The foreign exchange focused SNB, when faced with a falling EUR/CHF rate that results from either a strengthening Franc or a weakening Euro, has little choice other than to sell Francs and buy Dollars because the Euro is not its own currency and the EUR/USD market may be too large for it to prop up. The mechanics of the currency market are such that the EUR/CHF rate itself is often little more than the difference between price action in USD/CHF and EUR/USD.
SNB officials said Thursday that they "willing to intervene more strongly in the foreign exchange market," where necessary, suggesting an ongoing and heightened risk of confrontation, although the squabble over the Treasury's criteria as well as relative merits of FX transactions and quantitative easing reflect an oversight of the real problem.
Above: EUR/CHFrate ahown at monthly intervals alongside USD/CHF (black line, left axis).
"The BIS Real Effective Exchange Rate as of the end of November is about 8% above the average covering the period back to 1994. The SNB message yesterday was clear – there will be no change in the monetary policy strategy," MUFG's Halpenny says. "Perhaps more importantly though, the BoJ announced a full review of its monetary policy. The review will consider “further effective and sustainable monetary easing” and is scheduled to conclude quickly, by March 2021. We see this in part as a reflection of possibly building risks of JPY appreciation through the 100-level – something we now expect next year."

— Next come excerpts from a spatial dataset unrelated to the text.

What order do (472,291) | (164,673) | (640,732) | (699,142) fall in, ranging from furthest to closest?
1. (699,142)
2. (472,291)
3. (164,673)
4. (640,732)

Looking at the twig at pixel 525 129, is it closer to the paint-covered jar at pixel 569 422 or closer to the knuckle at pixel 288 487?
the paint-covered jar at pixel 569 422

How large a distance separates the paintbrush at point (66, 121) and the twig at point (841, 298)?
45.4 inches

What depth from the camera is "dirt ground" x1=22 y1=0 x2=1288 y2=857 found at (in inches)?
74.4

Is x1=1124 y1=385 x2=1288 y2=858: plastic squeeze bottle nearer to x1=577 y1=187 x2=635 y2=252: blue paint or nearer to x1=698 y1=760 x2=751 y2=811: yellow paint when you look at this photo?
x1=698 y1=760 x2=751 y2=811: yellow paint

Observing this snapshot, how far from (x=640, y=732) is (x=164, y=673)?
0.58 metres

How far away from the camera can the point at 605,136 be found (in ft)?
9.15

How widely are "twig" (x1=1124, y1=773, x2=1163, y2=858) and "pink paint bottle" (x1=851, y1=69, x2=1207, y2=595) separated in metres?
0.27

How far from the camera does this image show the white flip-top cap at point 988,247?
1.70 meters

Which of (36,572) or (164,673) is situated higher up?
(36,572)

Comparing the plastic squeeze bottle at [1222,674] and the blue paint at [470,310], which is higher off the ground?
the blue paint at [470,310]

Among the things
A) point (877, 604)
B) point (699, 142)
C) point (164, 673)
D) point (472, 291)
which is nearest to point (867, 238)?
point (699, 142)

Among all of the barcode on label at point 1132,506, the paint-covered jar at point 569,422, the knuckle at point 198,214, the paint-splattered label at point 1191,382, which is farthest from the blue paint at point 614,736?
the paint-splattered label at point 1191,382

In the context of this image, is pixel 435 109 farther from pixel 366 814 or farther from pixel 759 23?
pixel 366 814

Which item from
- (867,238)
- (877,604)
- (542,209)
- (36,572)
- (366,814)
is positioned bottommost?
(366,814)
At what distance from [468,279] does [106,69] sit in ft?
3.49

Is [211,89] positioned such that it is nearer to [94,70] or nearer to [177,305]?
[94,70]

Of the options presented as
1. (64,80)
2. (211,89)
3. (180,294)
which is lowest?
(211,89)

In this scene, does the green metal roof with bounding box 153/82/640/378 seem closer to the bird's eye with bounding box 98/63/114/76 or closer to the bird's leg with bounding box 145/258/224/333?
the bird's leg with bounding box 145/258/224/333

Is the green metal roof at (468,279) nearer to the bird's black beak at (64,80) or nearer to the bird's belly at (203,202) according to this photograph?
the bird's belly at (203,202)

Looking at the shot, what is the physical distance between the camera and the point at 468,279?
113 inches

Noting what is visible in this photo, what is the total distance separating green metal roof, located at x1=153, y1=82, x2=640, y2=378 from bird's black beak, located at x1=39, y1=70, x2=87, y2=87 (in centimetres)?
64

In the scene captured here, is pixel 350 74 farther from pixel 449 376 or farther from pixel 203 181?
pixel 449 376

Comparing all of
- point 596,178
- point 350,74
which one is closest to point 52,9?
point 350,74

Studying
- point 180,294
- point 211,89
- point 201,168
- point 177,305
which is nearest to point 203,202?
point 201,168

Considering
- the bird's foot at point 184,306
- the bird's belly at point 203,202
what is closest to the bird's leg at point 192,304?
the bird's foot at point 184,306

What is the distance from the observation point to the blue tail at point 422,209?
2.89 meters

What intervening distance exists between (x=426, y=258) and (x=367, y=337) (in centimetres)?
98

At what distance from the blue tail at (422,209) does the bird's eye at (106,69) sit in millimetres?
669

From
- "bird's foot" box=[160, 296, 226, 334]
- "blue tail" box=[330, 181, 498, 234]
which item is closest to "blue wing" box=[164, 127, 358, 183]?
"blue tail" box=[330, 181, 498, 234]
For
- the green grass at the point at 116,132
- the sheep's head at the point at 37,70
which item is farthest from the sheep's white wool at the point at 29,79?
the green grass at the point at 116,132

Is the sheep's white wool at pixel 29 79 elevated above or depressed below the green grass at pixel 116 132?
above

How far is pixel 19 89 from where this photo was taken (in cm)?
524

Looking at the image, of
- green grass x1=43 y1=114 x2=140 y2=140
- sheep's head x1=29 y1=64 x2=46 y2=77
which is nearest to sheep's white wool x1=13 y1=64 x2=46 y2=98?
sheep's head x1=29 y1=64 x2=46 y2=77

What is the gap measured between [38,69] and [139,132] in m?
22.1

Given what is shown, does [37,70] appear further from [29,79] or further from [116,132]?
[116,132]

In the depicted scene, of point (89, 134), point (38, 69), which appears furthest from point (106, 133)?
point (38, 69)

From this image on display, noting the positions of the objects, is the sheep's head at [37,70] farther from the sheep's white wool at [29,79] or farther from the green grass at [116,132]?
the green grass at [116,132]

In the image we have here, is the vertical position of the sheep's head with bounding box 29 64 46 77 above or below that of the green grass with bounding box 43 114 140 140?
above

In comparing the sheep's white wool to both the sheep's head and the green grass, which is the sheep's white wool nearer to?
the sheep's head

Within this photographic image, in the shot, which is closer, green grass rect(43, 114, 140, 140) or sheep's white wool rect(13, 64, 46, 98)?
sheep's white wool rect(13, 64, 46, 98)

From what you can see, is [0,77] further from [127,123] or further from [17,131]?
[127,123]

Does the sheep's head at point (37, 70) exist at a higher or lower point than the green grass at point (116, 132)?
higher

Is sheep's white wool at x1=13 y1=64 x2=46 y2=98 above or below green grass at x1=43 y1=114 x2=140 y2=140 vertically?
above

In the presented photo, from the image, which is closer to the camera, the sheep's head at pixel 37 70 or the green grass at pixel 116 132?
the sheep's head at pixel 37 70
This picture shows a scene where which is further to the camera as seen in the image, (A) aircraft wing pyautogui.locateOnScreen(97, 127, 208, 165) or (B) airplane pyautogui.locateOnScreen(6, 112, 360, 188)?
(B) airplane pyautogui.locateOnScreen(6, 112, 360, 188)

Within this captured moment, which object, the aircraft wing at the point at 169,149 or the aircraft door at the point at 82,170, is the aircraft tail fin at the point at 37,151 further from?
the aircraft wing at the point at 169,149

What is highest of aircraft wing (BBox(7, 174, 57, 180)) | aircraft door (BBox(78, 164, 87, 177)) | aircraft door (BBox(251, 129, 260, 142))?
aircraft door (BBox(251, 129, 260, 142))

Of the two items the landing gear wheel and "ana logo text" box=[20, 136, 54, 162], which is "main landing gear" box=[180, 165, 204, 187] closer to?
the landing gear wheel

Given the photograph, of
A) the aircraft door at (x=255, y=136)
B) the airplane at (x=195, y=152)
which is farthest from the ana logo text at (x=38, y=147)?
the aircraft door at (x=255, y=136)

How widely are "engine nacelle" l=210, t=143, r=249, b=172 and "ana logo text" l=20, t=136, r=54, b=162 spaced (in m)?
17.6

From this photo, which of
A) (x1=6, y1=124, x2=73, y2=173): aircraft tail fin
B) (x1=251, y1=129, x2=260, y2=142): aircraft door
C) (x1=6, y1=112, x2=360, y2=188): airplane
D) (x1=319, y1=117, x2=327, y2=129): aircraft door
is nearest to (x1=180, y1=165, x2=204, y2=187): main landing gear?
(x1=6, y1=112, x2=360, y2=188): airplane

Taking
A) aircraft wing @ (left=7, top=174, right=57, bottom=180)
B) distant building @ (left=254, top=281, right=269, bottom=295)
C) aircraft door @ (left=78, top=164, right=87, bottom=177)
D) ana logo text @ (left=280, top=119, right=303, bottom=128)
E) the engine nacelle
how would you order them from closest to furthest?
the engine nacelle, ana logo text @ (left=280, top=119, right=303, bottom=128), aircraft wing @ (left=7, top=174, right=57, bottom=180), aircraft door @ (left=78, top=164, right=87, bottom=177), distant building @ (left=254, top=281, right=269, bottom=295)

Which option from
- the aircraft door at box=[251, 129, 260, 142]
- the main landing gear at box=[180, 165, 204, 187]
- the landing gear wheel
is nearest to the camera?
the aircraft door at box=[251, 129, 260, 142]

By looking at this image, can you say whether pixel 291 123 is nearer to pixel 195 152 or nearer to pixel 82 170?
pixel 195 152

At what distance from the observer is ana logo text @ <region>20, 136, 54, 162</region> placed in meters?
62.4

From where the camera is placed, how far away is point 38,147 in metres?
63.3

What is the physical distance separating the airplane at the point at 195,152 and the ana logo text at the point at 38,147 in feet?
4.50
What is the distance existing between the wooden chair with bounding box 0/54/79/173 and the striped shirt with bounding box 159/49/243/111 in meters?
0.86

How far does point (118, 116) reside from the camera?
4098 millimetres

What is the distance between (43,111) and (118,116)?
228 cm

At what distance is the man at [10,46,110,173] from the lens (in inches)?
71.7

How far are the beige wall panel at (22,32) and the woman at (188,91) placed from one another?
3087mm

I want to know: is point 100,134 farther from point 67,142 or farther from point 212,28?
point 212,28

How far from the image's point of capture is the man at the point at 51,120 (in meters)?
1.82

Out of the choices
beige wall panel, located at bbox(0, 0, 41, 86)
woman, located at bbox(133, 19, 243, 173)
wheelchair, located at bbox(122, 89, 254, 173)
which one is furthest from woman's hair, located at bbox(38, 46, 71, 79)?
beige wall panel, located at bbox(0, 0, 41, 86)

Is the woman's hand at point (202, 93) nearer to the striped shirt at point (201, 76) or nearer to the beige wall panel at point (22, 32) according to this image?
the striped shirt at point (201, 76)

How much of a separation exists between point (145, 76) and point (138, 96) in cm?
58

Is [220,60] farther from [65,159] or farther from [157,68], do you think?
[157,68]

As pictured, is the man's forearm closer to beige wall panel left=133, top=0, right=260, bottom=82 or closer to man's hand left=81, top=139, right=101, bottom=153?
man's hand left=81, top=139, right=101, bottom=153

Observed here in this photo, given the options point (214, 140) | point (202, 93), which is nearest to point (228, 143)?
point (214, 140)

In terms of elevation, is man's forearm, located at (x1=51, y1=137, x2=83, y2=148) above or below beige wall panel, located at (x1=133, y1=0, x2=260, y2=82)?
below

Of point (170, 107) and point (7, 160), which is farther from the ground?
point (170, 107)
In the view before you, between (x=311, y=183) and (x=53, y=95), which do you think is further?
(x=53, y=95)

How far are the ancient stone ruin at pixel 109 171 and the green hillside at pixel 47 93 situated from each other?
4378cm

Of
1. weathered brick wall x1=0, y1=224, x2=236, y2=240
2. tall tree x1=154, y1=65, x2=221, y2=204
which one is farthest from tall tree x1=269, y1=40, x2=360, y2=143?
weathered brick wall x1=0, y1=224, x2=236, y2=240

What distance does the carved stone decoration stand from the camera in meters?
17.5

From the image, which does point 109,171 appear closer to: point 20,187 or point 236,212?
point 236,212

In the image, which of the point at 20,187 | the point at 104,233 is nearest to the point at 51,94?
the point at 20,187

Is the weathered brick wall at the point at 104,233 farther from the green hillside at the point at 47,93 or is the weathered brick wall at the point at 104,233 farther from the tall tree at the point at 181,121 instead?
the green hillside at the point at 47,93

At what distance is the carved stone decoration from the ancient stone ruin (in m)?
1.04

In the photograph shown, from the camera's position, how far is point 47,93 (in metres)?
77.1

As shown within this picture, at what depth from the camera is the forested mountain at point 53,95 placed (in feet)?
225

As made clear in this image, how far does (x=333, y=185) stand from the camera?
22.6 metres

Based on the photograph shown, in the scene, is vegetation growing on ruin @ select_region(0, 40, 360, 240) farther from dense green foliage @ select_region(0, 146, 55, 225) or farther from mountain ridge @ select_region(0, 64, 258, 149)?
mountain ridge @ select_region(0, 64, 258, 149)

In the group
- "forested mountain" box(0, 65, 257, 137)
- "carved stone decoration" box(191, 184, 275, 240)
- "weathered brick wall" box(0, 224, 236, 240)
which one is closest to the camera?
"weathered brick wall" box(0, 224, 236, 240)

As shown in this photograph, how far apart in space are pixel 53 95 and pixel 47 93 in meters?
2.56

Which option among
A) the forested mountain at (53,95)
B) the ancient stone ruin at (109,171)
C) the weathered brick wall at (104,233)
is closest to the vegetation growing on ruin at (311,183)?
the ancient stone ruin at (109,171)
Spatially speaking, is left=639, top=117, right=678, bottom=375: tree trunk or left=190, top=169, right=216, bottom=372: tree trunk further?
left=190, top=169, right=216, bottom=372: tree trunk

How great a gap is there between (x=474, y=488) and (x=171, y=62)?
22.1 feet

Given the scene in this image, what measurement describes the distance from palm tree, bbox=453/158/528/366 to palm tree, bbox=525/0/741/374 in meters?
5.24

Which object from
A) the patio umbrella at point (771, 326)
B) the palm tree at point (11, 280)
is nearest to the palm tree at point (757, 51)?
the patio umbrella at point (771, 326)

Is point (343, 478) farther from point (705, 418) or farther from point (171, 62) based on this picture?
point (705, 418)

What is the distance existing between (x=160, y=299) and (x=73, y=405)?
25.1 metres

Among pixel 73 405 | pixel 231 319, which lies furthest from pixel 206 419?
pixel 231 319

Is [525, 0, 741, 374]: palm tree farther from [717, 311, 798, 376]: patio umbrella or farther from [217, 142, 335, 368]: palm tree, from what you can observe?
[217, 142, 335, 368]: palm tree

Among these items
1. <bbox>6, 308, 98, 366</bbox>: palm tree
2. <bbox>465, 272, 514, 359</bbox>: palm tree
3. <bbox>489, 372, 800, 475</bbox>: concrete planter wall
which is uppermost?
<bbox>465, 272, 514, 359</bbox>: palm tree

The problem remains subpar inflation and falling rates of developed world growth, which becomes potent as risk to other currencies with every day that this year's U.S. Dollar decline continues. This problem and the accompanying risks will grow even larger still if this year's great, big Dollar decline really does continue at least through 2021 because in the zero sum currency market, declines for the Dollar reflect gains for somebody else's unit of account.
That in turn means cheaper imports, further weakness in consumer prices and when it comes to export or trade oriented economies; impaired competitiveness which threatens the growth outlook. In the case of the Swiss Franc, it also means more intervention from the SNB, while bringing closer the day when other lenders of last resort may also begin to consider either overt or covert involvement in the currency market.
"The coronavirus pandemic is continuing to have a strong adverse effect on the economy. Against this difficult backdrop, the SNB is maintaining its expansionary monetary policy with a view to stabilising economic activity and price developments. The SNB is keeping the SNB policy rate and interest on sight deposits at the SNB at −0.75%. In light of the highly valued Swiss franc, the SNB remains " the SNB says in its December policy decision.